読解文>

養 老 健 康 百 話
第十話 高齢者の不眠
養老健康百話-10

眠ろうとすればするほど眠れない

 歳をとると睡眠障害に悩む人が増える。旧科学技術庁の調査では八十才以上の男性10%、女性22%が睡眠薬を使っている(成人平均5%弱)。加齢に伴い、寝付きが悪くなる、夜中にトイレや皮膚の痒みで目覚める、早朝に目が覚めてしまうなど快眠を妨げる要素が増えてくる。睡眠障害はうつ病、喘息、前立腺肥大による頻尿などの疾患でも起こるが、これらは原因となる病気を治療しなければならない。

 年配者には、8時間睡眠が絶対に必要だとか、夜更かしは禁物だとかいう思い込みが多い。そこで、眠くもないのに、なるべく早く床に就いて眠ろうと努力する。不思議なもので、眠らなければならぬと眠りへの努力を始めた途端に眠気はどこかへ霧散してしまう。そして、ベッドの上で輾転反側し、眠れないと悩むことになる。こうなると、眠らない害よりは、眠れないと悩むストレスの害の方が大きくなってしまう。

提示資料>
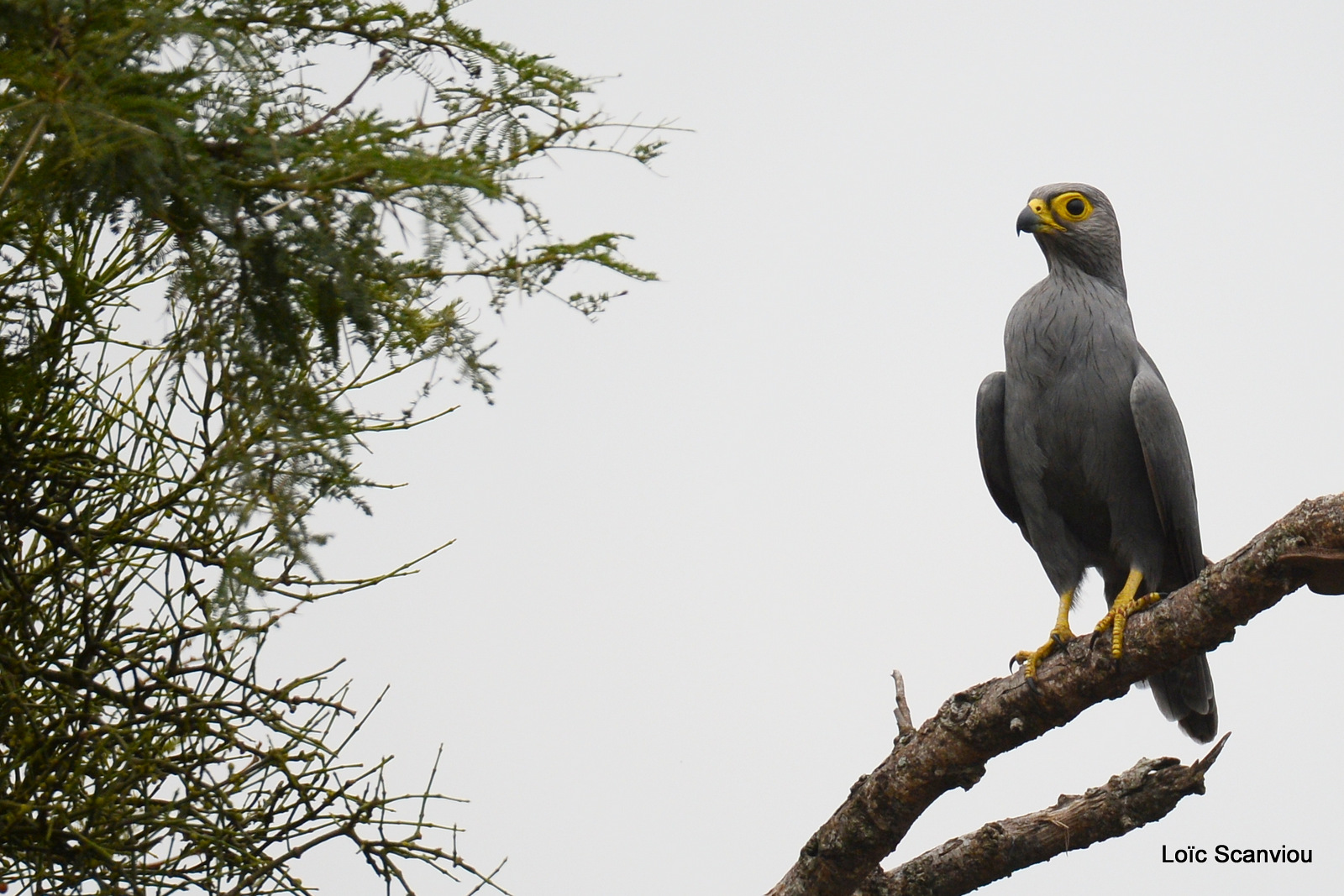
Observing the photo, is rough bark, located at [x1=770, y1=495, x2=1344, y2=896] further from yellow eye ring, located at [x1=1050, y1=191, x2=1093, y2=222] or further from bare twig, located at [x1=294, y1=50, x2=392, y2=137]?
bare twig, located at [x1=294, y1=50, x2=392, y2=137]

実施課題>
**a)** 高齢者の不眠についての読解文では、年配者が眠くもないのになるべく早く床に就こうとするのはなぜだとされていますか。一〜三文で説明してください。
**b)** 高齢者の不眠についての読解文のうち、「歳をとると睡眠障害に悩む人が増える」で始まる段落を、主な事実を残して箇条書きに書き直してください。
**c)** 高齢者の不眠についての読解文の続きを、最後の段落の後から書き継いでください。

解答一覧>
**a)** 年配者には、8時間睡眠が絶対に必要だとか、夜更かしは禁物だとかいう思い込みが多いからです。

**b)**
・歳をとると睡眠障害に悩む人が増える。
・旧科学技術庁の調査では、八十才以上の男性の10%、女性の22%が睡眠薬を使っている(成人平均は5%弱)。
・加齢に伴い、寝付きの悪さ、夜中にトイレや皮膚の痒みで目覚めること、早朝に目が覚めることなど、快眠を妨げる要素が増える。
・睡眠障害はうつ病、喘息、前立腺肥大による頻尿などの疾患でも起こり、その場合は原因となる病気の治療が必要である。

**c)**
 今夜もまた眠れないのではないかという不安がますます入眠を妨げる。一晩や二晩は眠らなくても死にはしない。それに、特別な病気でもない限り、人間は必ず必要な睡眠をとらねばならぬように出来ている。現代人は過度に贅沢な睡眠の理想像を描き、それに少しでも合わないとイライラと欲求不満に陥り、自分で不眠症を作り出しているきらいもある。眠れなければ、これ幸いと開き直って、日頃読めなかった本を読むとか、音楽を聴くとかする心の余裕が欲しい。

 不眠に関して示唆に富む面白い実験がある。この新薬は特効薬だと医師が患者に告げ、ただの小麦粉を服用させると、かなりの数の患者に効く。入眠障害の患者に対し、「この薬は睡眠阻害剤です。どのくらいの時間効くか実験します」と告げ、小麦粉の偽薬を服用してもらう。そうすると、かなりの数の患者が短時間で眠ってしまう。眠れない理由が薬にあり、眠れないのが当然と眠る努力を放棄した途端に自然な眠りが訪れるのである。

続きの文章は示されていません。